I hopped off the bus in front of Ara’s Pastry but for once temptation didn’t strike. My heels were clunking rather than clicking as I trudged back to the Kenmore Arms. But I brightened as I reached my doorstep; in front of it was a ceramic pot bursting with pink hollyhocks. How sweet. It made me think of an old English inn, even though Hollyhock House was only blocks away from me in Hollywood.
Who could have sent them? Was it a trap? I decided to take a chance and hefted the pot up and carried it inside. No explosions. No card either. Maybe I could find a clue in the etymology of hollyhock.
Hmm, “holy adj. + hock n.” Holy heck. What does that mean? Hock is from Old English hoc, of unknown origin. It’s a “general name for various malvaceous plants, esp. the Common and Marsh Mallow and the Hollyhock.” I had to look up malvaceous. No big deal. It’s just the Latin adjective meaning pertaining to malva, the Latin origin of the English word mallow. Mallow grows wild in the hills around here, but what about Marsh Mallow or marshmallow? I always wondered how those spongy little sugar puffs got their name.
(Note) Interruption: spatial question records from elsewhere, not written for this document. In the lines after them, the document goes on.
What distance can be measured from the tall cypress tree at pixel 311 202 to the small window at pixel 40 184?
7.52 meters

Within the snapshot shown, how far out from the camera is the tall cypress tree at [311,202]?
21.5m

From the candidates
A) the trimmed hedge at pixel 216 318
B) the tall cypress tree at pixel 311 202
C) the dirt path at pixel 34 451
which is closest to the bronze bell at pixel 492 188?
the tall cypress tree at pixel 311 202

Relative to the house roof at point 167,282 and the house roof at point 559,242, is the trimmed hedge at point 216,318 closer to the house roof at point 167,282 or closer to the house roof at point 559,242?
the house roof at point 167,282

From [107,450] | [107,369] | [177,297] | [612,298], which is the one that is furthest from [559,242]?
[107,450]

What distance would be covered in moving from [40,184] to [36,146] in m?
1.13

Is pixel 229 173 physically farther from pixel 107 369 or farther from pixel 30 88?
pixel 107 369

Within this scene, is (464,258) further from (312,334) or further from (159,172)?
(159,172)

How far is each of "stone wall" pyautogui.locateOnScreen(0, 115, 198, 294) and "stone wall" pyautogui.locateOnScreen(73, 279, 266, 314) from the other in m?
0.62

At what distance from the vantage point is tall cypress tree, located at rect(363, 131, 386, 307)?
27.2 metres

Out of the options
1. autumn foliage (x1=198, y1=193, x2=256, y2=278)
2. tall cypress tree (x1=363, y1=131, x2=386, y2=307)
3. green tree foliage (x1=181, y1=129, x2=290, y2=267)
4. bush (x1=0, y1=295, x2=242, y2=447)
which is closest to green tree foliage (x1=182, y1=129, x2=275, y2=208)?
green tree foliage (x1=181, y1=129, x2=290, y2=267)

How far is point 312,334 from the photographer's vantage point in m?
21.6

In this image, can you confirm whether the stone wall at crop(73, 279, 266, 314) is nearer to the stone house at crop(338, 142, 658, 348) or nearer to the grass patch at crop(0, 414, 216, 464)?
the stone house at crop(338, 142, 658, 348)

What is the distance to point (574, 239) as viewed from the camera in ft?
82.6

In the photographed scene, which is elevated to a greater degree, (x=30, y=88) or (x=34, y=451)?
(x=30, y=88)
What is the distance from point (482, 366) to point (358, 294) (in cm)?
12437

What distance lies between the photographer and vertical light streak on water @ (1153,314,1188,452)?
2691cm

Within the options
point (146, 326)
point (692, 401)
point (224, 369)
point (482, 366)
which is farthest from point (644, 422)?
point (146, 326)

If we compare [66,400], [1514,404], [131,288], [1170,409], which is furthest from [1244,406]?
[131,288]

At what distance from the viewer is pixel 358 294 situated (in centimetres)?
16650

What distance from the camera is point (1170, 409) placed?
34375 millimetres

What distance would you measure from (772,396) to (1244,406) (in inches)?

According to the OED marshmallow (British pronunciation “-mallow,” American “-mellow”) is “A shrubby plant of brackish ditches, Althaea officinalis, of the family Malvaceae, native to Eurasia and North Africa, which has ovate leaves, pale pink flowers, and a mucilaginous root…[or] other plants of the family Malvaceae. The second meaning is “A soft sweet confection made originally from the root of the marshmallow plant and later from albumen, gelatin, sugar, etc.” So that’s the etymological (mucilaginous) root.